Oh my God! I shout in fright in my mind. The last thing I want in this world is exiting my room. The outsides of my room door is completely a living hell. A nightmare that I don't want to walk through. But I couldn't stay in my room forever. I would starve to death if I didn't. Like a car needs petrol to run, I do too need energy to live.
Robert helps me walk out of the room, I slowly walk outside. Feeling the sting in my eyes as the corridor light was bright as ever. I walk behind Robert and we entered a room filled with people wear white shirt and pants. The sweet smell of chocolate growls my stomach.
We then waited in line in the cafeteria. While I waited, I sweep my sight on the people here. Patients that were positively and no doubt mental. But the one man I fear most is the one sitting alone at the chair placed at the corner of the room.
Almost everyone here has a nick name. Robert and I called her "Bloody Mary" but her real name is Sophie Winterglass. She is at her late twenty's. Her skin tone is as white as an elephants ivory. Her hair red and wavy like waves on Omaha beach. I don't know much about her but the stories Robert have told me is enough to make me mark her as one bloody lunatic killer. As in Robert's words, Sophie was thrown in here because She killed her husband back on summer 2006. But the court verdict finds Sophie crazy and having a delusional state of mind which made her compelled to kill her husband.
But I find the verdict hard to believe as I see her act and live like a normal person, or maybe everything is not as it's seems?
Sitting next to her is a bald latin man with tribal tatto on all over both his arms, and a long steel chain grips both of his legs. We call him "The Slayer." His real name is Jonathan Drive. Robert also told me to stay out of this lunatic's way as he was a serial killer before the police caught him and the court found him mentally unstable and decided to throw him in an asylum rather than a maximum security prison. But I know his craziness is just an act he did in front of the jury to escape imprisonment. In total, he killed 22 people for the course of 4 years. An unfair price I say for killing all those people. I would be much happier if this man was rotting inside a cold dark steel prison.

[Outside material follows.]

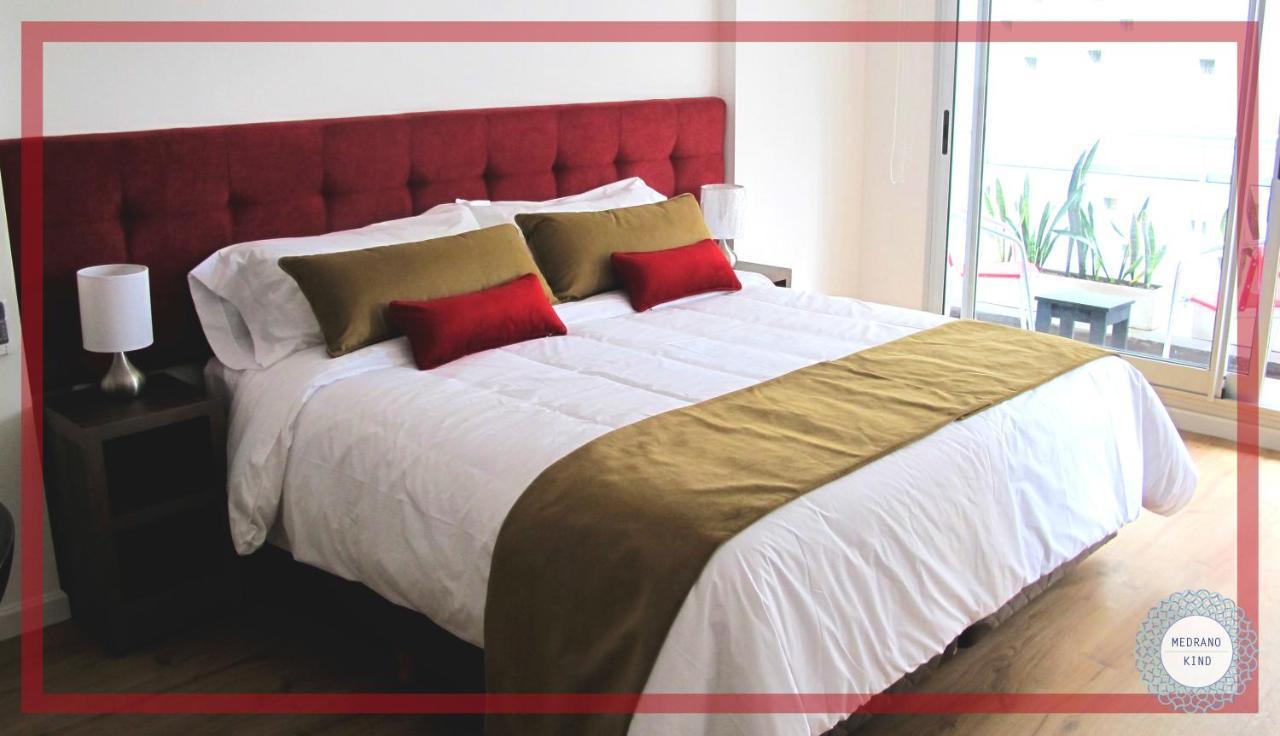 Medrano Kind Apartment Buenos Aires Ngoại thất bức ảnh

He doesn't deserve seeking sanctuary here. None of the killers do.
"Stop looking at them, Nathan." Robert whispers to me, my glare instantly slips. "Remember, you are suppose to avoid making enemies, not too make enemies." he says.
"But I can't stand it!" I say. "Those people are killers and they don't deserve to be here! They should be rotting in prison, not sitting here and enjoying a delicious chocolate latte! Come on I'm sure you agree with me, Robert, don't you?"
"I do, I do." he answers with a nod. "But what can you do? The reality is, they are here and not in prison. And nothing you can do can ever change that. And you shouldn't be so restless like this, I admit they are bloody murderers but a lion can do no harm if his fangs are revoked."
More likely, I think. Their fangs were not revoked, the lion's just shacked by metal chains so he couldn't kill his prey. If those shackles were to be removed, he couldn't hold the temptation of killing his prey. And people like us, are his prey.